◆ DOCUMENT ◆
● ● ● ● ●

Nor is it simply that the longer-run trajectory of Canadian foreign policy — premised as it was on an understanding of the world order as U.S.-centred and economically liberal — is increasingly at war with new developments. It is.
Even more importantly, strong economic and political undertows are transforming the world order as we speak, making it more multipolar, less economically liberal, more state-centric and considerably less U.S.-centred. If the Munk debate was anything to go by, our leaders do not seem even dimly aware of it.
Geopolitically, the U.S.’s storied military power has been failing to prevail in key hot spots around the world, requiring it to come to terms with Russia over Syria and Ukraine, and with Iran, one-time “axis of evil” member, over nuclear power. Given that the U.S.’s beneficent influence on world affairs, always questionable, has become even more glaringly so since George Bush Jr. launched the still ongoing “war on terrorism,” it is imperative and urgent that rather than playing with cardboard cut-out understandings of other countries and leaders that are dangerously escalating the possibilities of destructive war, Canada and its western allies appreciate new realities and explore the new possibilities for peace multipolarity is also creating.
That is the role Canadians would expect Canada to explore. Indeed, another story in Tuesday’s paper was a Canadian government document warning of Canada’s waning influence at the UN and other international forums thanks to the unilateralism of the Harper years.

● ● ● ● ●

◆ GIVEN INFORMATION ◆
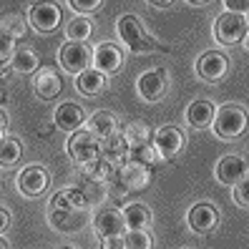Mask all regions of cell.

● ● ● ● ●

◆ STATED GOAL ◆
In the piece on Canadian foreign policy, what did the Canadian government document reported in Tuesday's paper warn of?

◆ WORKED SOLUTION ◆
It warned that Canada's influence at the UN and other international forums was waning because of the unilateralism of the Harper years.